Exercise inputs:
# # # # # # #
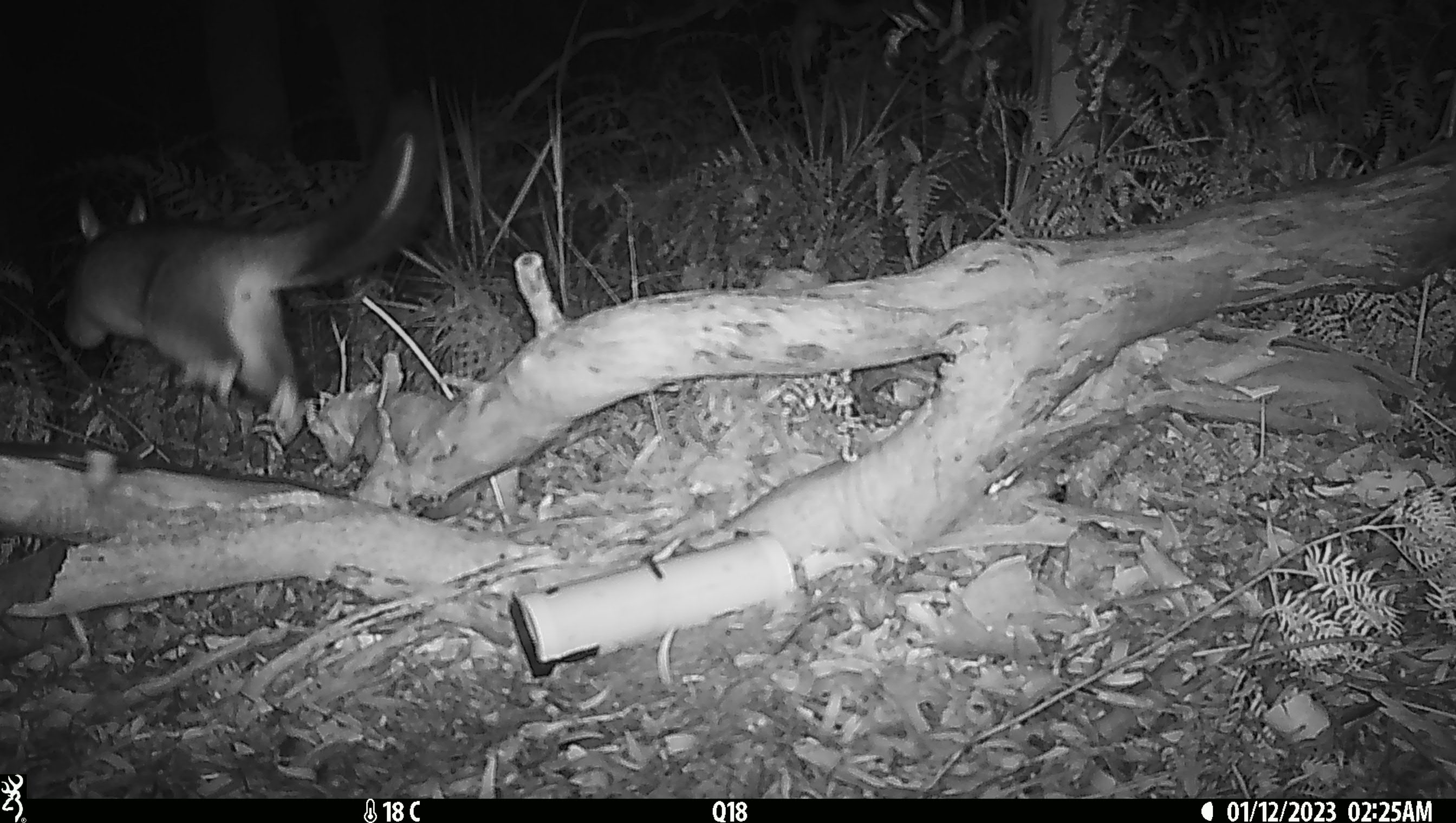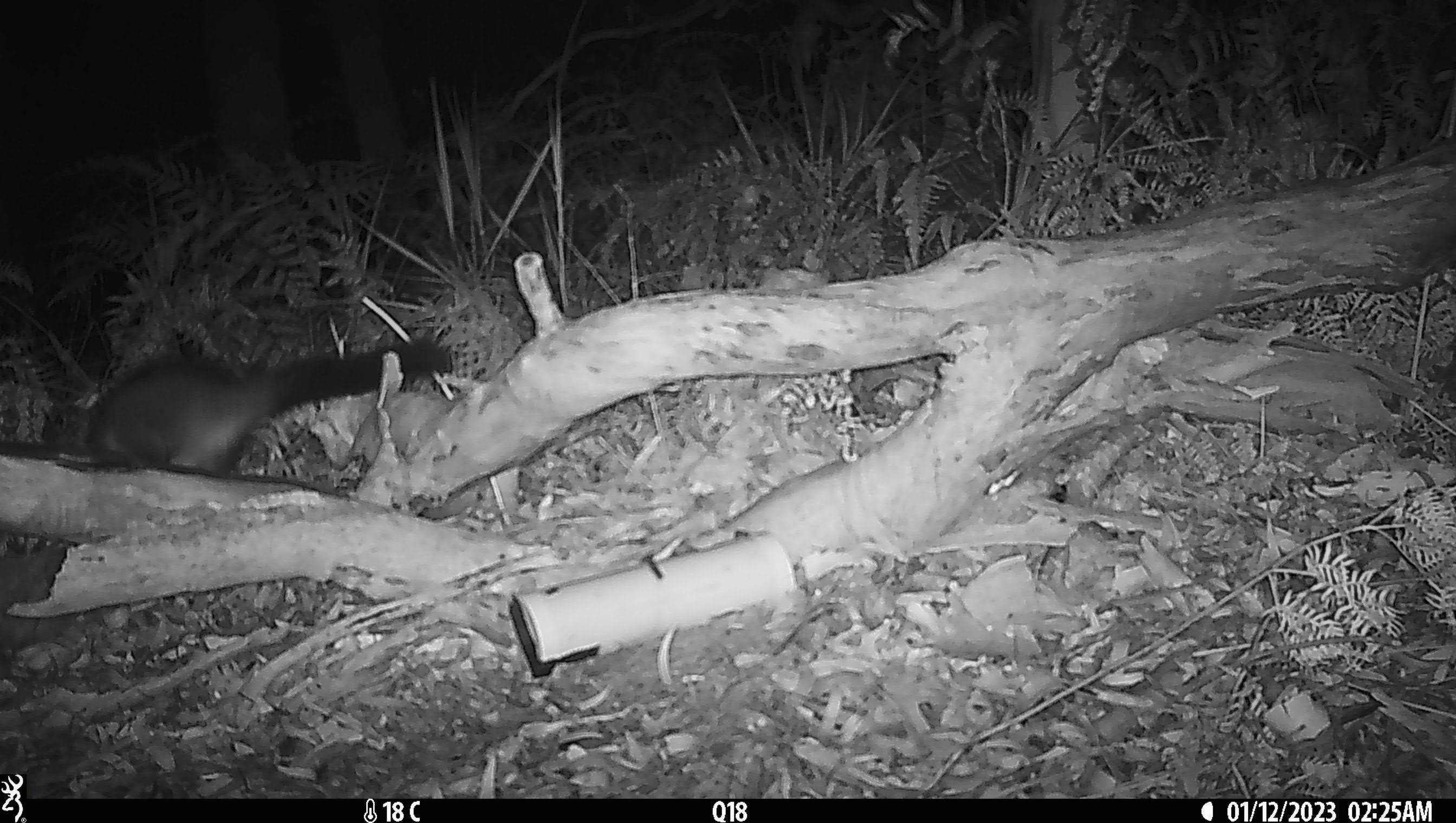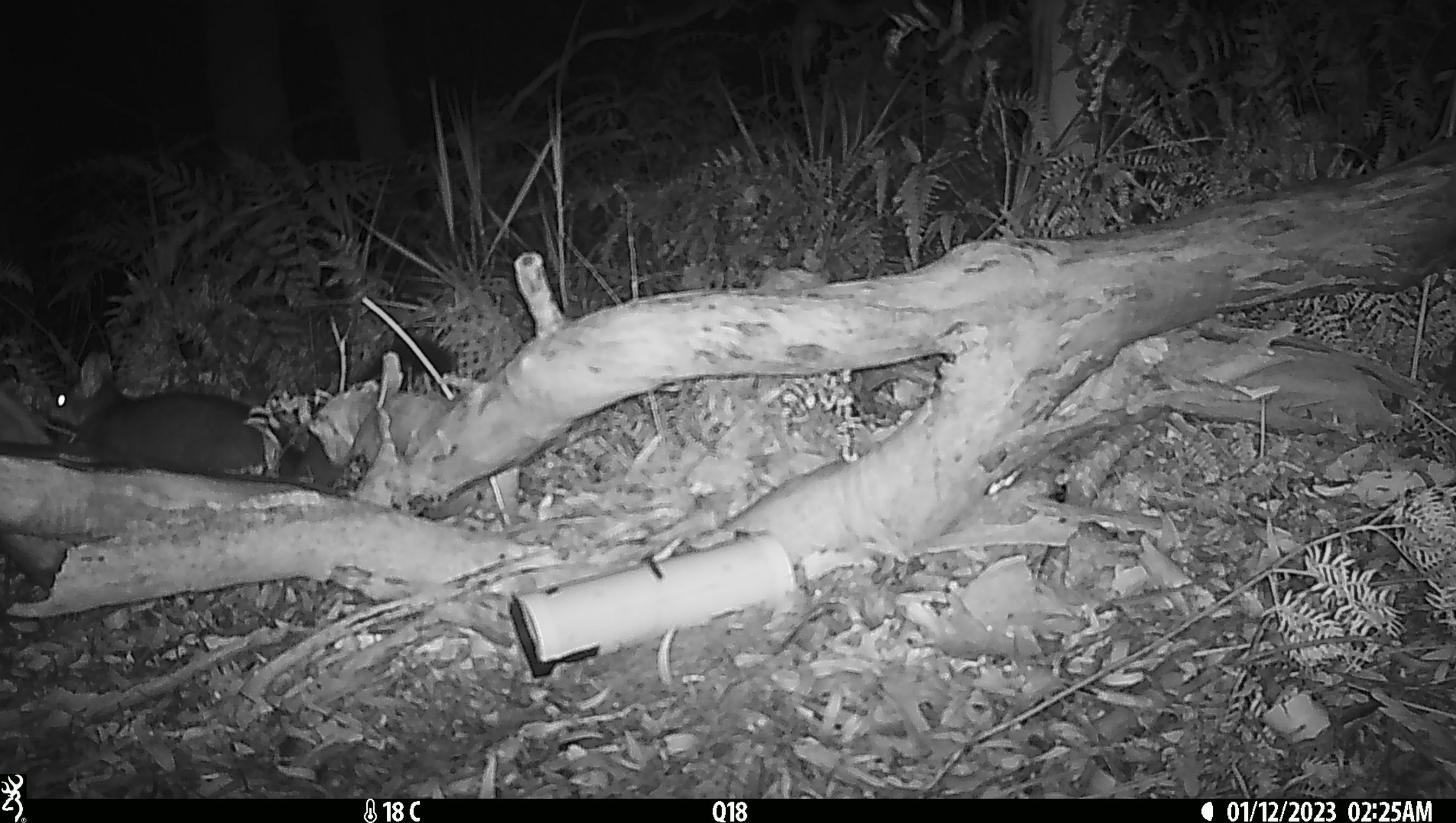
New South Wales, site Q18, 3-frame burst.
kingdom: Animalia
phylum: Chordata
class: Mammalia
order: Diprotodontia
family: Phalangeridae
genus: Trichosurus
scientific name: Trichosurus vulpecula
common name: common brushtail possum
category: possum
# # # # # # #
Work order: Everything from the line with "class: Mammalia" to the end of the listing above needs to be duplicated exactly, both end lines included, with nothing more.

The completed task:
class: Mammalia
order: Diprotodontia
family: Phalangeridae
genus: Trichosurus
scientific name: Trichosurus vulpecula
common name: common brushtail possum
category: possum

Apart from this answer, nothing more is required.